German labour ministry accepts AbA call for occupational pensions panel
GERMANY - A representative of Germany's labour ministry has confirmed that an occupational pensions panel is to established at the request of the AbA, the country's association of occupational pensions.
Heribert Karch, head of the AbA, had called for the creation of a permanent panel to discuss the German second pillar as part of a manifesto issued by the association as a contribution to the ongoing dialogue on pensions in Germany.
Speaking to delegates at the AbA's autumn conference in Cologne today, Annette Niederfranke, senior representative from the German labour ministry, said: "The idea to have an institutionalised dialogue on occupational pensions is great."
She confirmed that the ministry was in favour of creating such a panel and added that it was in fact "long overdue" and a "really good idea".
Karch thanked Niederfranke for publically accepting his proposal.
In her address, Niederfranke thanked the AbA for its work and encouraged the association to continue to participate in the pension dialogue.
"The question is how we can increase the share of occupational pensions in old-age benefits, and this is where we are counting on the AbA - because it is a bad idea for civil servants to tackle this on their own," she said.
She also reassured the association that the ministry "fully supported" its criticism of Solvency II for pension vehicles and confirmed that the current recommendations on the IORP directive "ran the risk of Solvency II being applied to pension vehicles".
She did reject one of the AbA's recommendations, however, saying she "did not have much hope" of changes to the legal framework for occupational pensions regarding the taxation of companies and members.
She stressed that there would "not be any additional money from taxes".

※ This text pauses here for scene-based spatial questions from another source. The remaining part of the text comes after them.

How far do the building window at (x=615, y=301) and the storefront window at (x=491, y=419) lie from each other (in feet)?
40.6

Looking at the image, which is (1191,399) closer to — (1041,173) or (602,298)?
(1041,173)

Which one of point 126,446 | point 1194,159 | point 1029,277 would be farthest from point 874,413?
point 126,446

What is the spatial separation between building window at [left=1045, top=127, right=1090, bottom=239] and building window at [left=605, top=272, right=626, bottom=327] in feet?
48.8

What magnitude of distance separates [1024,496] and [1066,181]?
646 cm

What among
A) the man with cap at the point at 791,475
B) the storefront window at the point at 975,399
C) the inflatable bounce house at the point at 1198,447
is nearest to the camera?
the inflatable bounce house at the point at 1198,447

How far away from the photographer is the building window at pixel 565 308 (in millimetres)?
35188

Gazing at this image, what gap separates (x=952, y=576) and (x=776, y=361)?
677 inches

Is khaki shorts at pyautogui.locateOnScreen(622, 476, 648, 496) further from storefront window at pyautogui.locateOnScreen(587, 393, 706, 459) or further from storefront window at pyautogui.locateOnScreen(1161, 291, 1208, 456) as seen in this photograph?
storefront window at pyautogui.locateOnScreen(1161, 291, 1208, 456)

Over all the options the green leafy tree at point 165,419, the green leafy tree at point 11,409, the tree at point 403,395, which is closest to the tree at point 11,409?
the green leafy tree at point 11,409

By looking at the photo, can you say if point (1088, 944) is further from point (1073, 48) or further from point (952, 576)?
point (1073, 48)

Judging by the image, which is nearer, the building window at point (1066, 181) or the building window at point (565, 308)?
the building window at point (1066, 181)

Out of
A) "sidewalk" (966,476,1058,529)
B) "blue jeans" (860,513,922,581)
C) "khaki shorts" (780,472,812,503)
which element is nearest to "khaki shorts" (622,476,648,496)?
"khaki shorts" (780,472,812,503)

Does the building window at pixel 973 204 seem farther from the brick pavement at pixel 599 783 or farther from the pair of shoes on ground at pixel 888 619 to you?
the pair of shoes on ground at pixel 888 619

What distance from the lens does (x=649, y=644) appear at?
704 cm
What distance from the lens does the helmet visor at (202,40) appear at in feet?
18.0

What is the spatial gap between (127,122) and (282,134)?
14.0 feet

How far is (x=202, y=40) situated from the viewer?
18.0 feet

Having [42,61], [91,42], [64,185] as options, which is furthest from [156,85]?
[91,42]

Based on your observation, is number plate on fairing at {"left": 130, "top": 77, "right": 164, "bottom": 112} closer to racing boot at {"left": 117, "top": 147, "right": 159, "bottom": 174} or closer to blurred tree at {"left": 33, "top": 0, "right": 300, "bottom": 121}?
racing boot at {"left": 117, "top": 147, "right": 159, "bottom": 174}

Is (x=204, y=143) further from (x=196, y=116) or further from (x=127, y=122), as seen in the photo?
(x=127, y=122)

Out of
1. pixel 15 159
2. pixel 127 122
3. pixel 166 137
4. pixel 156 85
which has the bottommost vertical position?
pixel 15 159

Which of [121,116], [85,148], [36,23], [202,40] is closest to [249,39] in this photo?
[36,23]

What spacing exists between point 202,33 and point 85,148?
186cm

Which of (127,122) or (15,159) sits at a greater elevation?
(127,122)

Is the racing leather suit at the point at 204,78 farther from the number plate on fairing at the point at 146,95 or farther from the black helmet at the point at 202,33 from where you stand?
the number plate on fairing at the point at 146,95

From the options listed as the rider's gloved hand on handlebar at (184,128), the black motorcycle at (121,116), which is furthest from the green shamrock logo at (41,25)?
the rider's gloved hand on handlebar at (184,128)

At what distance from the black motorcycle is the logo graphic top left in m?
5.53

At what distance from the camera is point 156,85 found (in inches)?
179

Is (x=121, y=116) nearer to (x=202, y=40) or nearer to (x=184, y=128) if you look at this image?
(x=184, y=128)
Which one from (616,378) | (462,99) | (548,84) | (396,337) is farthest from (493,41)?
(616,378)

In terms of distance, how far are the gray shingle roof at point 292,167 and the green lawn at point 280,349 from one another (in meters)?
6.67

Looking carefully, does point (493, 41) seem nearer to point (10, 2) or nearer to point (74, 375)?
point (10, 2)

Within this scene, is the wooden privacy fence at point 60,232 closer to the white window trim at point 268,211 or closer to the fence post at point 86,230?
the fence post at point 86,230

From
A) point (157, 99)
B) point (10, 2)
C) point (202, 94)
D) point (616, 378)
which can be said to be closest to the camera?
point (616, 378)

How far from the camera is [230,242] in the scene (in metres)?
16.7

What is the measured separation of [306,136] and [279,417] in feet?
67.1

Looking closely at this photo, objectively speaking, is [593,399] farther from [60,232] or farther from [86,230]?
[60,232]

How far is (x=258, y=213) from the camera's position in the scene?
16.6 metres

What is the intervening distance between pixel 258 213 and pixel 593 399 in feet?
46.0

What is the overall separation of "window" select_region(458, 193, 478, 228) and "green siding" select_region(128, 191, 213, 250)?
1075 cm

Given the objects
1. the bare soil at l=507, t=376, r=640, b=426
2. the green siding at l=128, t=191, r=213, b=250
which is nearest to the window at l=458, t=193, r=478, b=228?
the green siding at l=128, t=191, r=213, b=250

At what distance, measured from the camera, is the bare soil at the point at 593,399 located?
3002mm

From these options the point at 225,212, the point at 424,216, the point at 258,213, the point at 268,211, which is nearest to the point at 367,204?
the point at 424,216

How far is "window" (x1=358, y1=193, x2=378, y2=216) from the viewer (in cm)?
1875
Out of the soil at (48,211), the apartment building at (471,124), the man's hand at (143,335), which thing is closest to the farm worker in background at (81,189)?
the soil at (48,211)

She also said she also feared such a measure would fail to have a broad effect across the population, merely benefitting people with higher income.
Nevertheless, in his response, Karch renewed calls for company tax incentives to help them achieve occupational pension coverage of 80-90%.
He added that people from industries where occupational pensions were already well established would not have to apply for the Zuschussrente, an additional pension recommended by the labour ministry for people who have worked or raised children but face a below-minimum pension.
Karch stressed that, in principle, the AbA welcomed the Zuschussrente, which also makes additional savings in the second and third pillars a condition for being granted this additional payment.